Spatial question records
--*--
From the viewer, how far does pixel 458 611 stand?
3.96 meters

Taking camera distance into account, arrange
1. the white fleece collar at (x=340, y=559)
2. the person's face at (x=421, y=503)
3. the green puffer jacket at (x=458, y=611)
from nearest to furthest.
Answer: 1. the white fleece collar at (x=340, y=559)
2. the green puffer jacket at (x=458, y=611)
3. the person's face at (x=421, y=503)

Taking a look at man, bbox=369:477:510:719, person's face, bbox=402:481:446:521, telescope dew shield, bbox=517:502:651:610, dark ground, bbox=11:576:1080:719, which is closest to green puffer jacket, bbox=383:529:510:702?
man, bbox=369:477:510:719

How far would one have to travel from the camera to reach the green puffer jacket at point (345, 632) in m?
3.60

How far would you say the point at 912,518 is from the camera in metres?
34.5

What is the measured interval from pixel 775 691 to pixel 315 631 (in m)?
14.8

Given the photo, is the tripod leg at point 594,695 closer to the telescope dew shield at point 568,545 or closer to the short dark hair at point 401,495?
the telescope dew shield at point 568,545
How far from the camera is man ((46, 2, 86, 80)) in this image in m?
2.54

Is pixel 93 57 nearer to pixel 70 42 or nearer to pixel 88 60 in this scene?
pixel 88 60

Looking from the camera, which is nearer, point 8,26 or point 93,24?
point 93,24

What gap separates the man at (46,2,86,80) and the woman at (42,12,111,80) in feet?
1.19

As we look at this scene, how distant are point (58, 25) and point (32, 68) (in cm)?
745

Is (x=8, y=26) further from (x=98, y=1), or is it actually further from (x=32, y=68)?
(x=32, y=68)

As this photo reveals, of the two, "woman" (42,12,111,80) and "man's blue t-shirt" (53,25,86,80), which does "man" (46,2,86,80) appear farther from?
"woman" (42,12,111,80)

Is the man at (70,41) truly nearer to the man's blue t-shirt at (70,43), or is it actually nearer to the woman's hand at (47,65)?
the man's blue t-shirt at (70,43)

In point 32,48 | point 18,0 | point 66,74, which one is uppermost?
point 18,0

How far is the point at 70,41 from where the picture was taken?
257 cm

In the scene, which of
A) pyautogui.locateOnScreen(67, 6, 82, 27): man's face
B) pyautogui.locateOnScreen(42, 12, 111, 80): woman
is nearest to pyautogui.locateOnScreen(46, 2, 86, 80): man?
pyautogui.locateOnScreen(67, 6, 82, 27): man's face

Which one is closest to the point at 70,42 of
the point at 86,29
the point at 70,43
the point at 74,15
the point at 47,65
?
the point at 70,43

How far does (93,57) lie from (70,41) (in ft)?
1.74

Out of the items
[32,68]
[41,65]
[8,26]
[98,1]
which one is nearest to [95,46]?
--*--
→ EXERCISE GOAL: Give the listing above again, word for word.

→ COMPLETE ANSWER:
From the viewer, how far does pixel 458 611 stand?
3.96 meters

Taking camera distance into account, arrange
1. the white fleece collar at (x=340, y=559)
2. the person's face at (x=421, y=503)
3. the green puffer jacket at (x=458, y=611)
from nearest to furthest.
Answer: 1. the white fleece collar at (x=340, y=559)
2. the green puffer jacket at (x=458, y=611)
3. the person's face at (x=421, y=503)

Taking a look at man, bbox=369:477:510:719, person's face, bbox=402:481:446:521, telescope dew shield, bbox=517:502:651:610, dark ground, bbox=11:576:1080:719, which is closest to green puffer jacket, bbox=383:529:510:702?
man, bbox=369:477:510:719

How far would one have to travel from the camera to reach the green puffer jacket at point (345, 632) in m?
3.60

How far would you say the point at 912,518 is from the camera in metres?
34.5

What is the measured interval from pixel 775 691 to pixel 315 631 (in m)?
14.8

Given the photo, is the tripod leg at point 594,695 closer to the telescope dew shield at point 568,545 or closer to the short dark hair at point 401,495?
the telescope dew shield at point 568,545
How far from the camera is man ((46, 2, 86, 80)) in this image in m?
2.54

Is pixel 93 57 nearer to pixel 70 42 or nearer to pixel 88 60 in this scene?
pixel 88 60

Looking from the camera, which is nearer, point 8,26 or point 93,24?
point 93,24

What gap separates the man at (46,2,86,80) and the woman at (42,12,111,80) in feet?
1.19

As we look at this scene, how distant are point (58, 25) and point (32, 68) (in cm)?
745

Is (x=8, y=26) further from (x=98, y=1), or is it actually further from (x=32, y=68)?
(x=32, y=68)

As this photo reveals, of the two, "woman" (42,12,111,80) and "man's blue t-shirt" (53,25,86,80), which does "man" (46,2,86,80) appear farther from?
"woman" (42,12,111,80)

Is the man at (70,41) truly nearer to the man's blue t-shirt at (70,43), or is it actually nearer to the woman's hand at (47,65)?
the man's blue t-shirt at (70,43)

In point 32,48 | point 18,0 | point 66,74, which one is uppermost?
point 18,0

How far is the point at 70,41 from where the picture was taken?
257 cm

In the scene, which of
A) pyautogui.locateOnScreen(67, 6, 82, 27): man's face
B) pyautogui.locateOnScreen(42, 12, 111, 80): woman
is nearest to pyautogui.locateOnScreen(46, 2, 86, 80): man?
pyautogui.locateOnScreen(67, 6, 82, 27): man's face

Which one is closest to the point at 70,42 of
the point at 86,29
the point at 70,43
the point at 74,15
the point at 47,65
?
the point at 70,43

How far does (93,57) lie from (70,41) (in ft)?
1.74

Out of the items
[32,68]
[41,65]
[8,26]
[98,1]
which one is nearest to [95,46]?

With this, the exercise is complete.